13-го я узнала, что Булат умер, а вот поверить, хоть и была подготовлена, трудно. У меня даже четырехчасовый сердечный приступ разыгрался – полнейшая мерцалка при приблизительно 200 ударах в минуту. Вылезла с трудом, обошлось. А тут еще НТV наехало – ну я что-то говорила о Булате. Конечно, они взяли самое личное и несущественное в эфир, в телеэкран.
Телевидения надо бежать как огня. Что я и делаю. А тут врасплох застали. Да и можно ли в такой час отказаться? ‹…›
Курю последнюю сигарету. Потом, как привыкла, почитаю наугад из Библии и отойду ко сну. Обидно мне все же, что завтра не смогу проститься с Окуджавой. Это мое проклятое бессилие справиться с пространством. Но почему обидно? Ведь кто-нибудь когда-нибудь возьмет меня и отвезет на Ваганьковское, и я вне толпы положу на могилу четыре розы. Когда-нибудь… А ведь мы договаривались встретиться в июне, в Переделкине, Булат мне собирался подарить свою книгу, где есть у него стихотворение, обращенное ко мне и мне же посвященное[359]
. Не помню наизусть, но помню, написано трехстопным ямбом, в котором я последнее время увязаю.

**ФРАГМЕНТ ДАННЫХ**
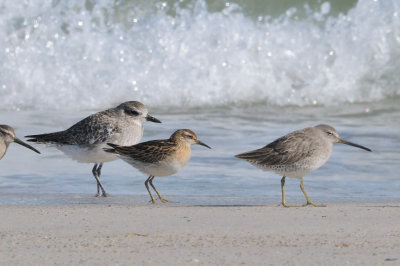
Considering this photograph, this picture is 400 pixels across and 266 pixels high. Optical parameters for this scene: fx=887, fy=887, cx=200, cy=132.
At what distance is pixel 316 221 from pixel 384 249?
1.14 m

**ЗАДАНИЕ**
Каким размером, согласно странице, написано стихотворение Булата, которое он посвятил автору записи?

**ОТВЕТ НИЖЕ**
Трехстопным ямбом.